EVENING CAME ON LIKE A BIG RED WING -
She is not quite sure why Eik’s question surprises her. She should know better than to expect that he, of all people, would take something so occult with anything less than a grain of salt. But she is still off-guard enough to blink as he asks it, and to answer, a moment later, with the whole, raw truth and not some half-gold lie - I’m not sure, she says, strangely serious, and frowns a little. Her eyebrows knit slightly. Something trembles a little in her chest, feral and uncertain.
But O, like anyone, wants to believe, and so she remedies it a moment later with a little smile and a jaunty kind of rebuttal.

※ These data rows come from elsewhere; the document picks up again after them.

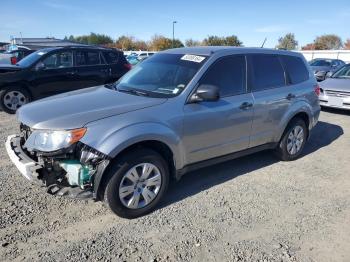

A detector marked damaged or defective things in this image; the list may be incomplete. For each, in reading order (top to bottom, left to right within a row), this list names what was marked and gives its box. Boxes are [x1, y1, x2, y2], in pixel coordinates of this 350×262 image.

bent hood [17, 86, 167, 130]
cracked headlight [24, 128, 87, 152]
damaged front end [5, 124, 109, 200]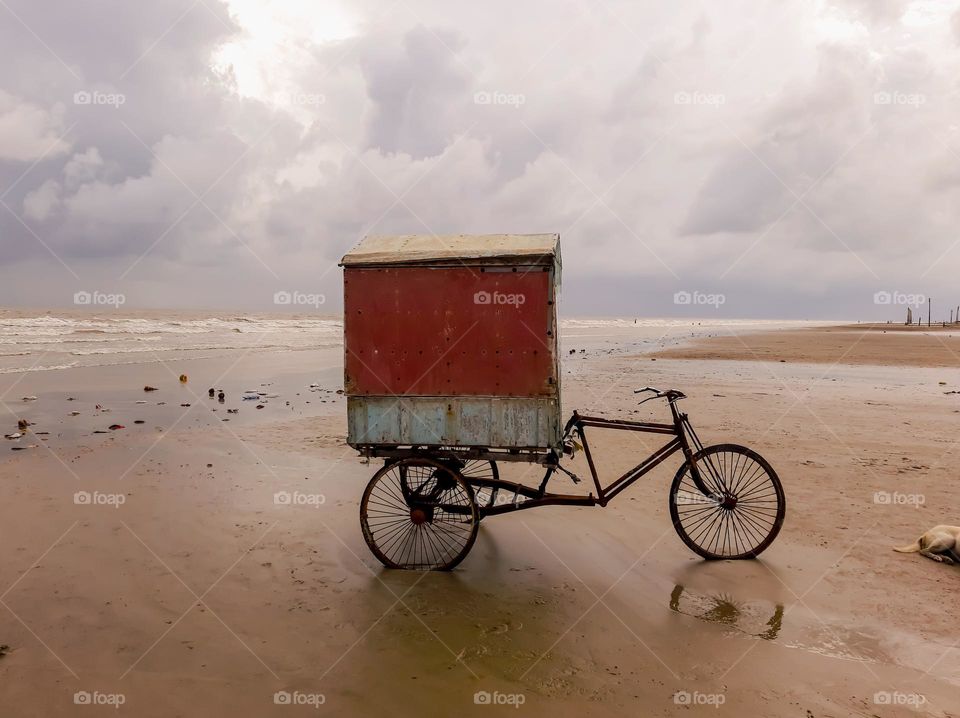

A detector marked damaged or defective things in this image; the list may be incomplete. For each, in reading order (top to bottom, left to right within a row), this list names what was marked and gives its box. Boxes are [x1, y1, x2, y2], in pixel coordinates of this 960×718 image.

rusty metal panel [344, 264, 556, 400]
rusty metal panel [346, 400, 564, 450]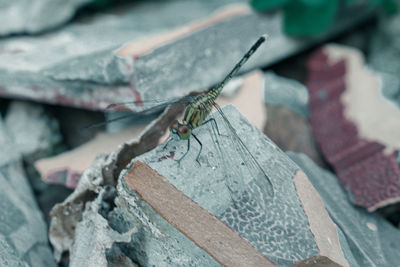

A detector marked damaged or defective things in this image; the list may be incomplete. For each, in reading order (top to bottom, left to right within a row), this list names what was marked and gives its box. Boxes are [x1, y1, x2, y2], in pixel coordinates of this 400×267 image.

broken concrete [0, 116, 56, 266]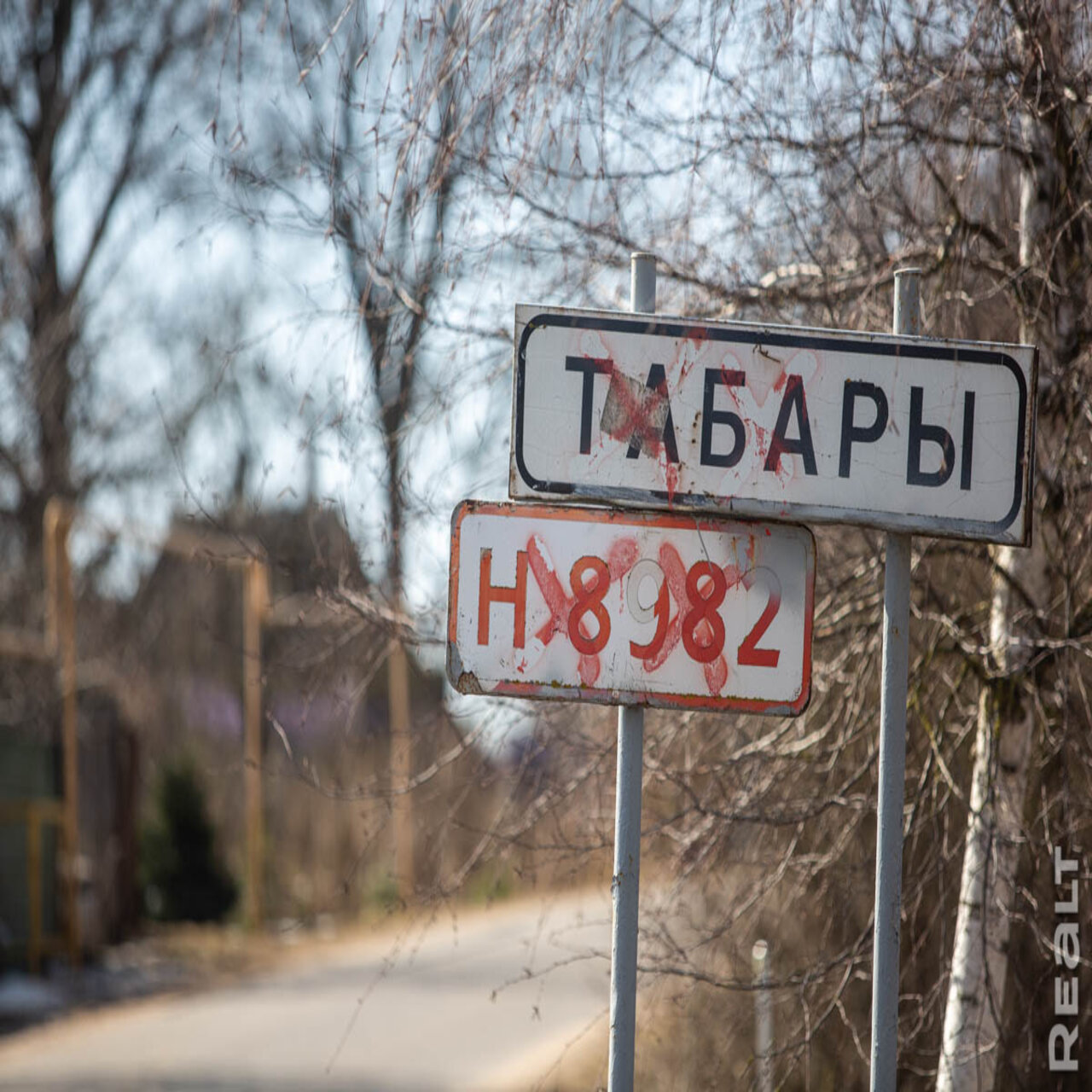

If she’s the real deal, I’m sure she could figure it out. I guess finding out is up to you.
Easy as ever she steps forward, bumps her lips against Eik’s cheek like a young girl might kiss her uncle. She does, more often than not, think of him as family,the same way she sees Seraphina as a long-lost relative on a dusty family tree. He is a fixture in her life as much as the dunes of Solterra and the omnipresence of the weapon at her hip and the searing pain of looking at something with that third eye, when she has to - a regularity she has grown up with and become, maybe, attached to.
I guess so, she says. Over Eik’s shoulder, the rest of Denocte unfolds like a well-weathered map, sprouting mountains and lakes, and huge forests strung with burning light, and soft-wailing music that digs its way, like a gnat, into every nook and cranny. What have you seen? O is not sure she’s seen anything like it before.
Then again, she hasn’t really seen much.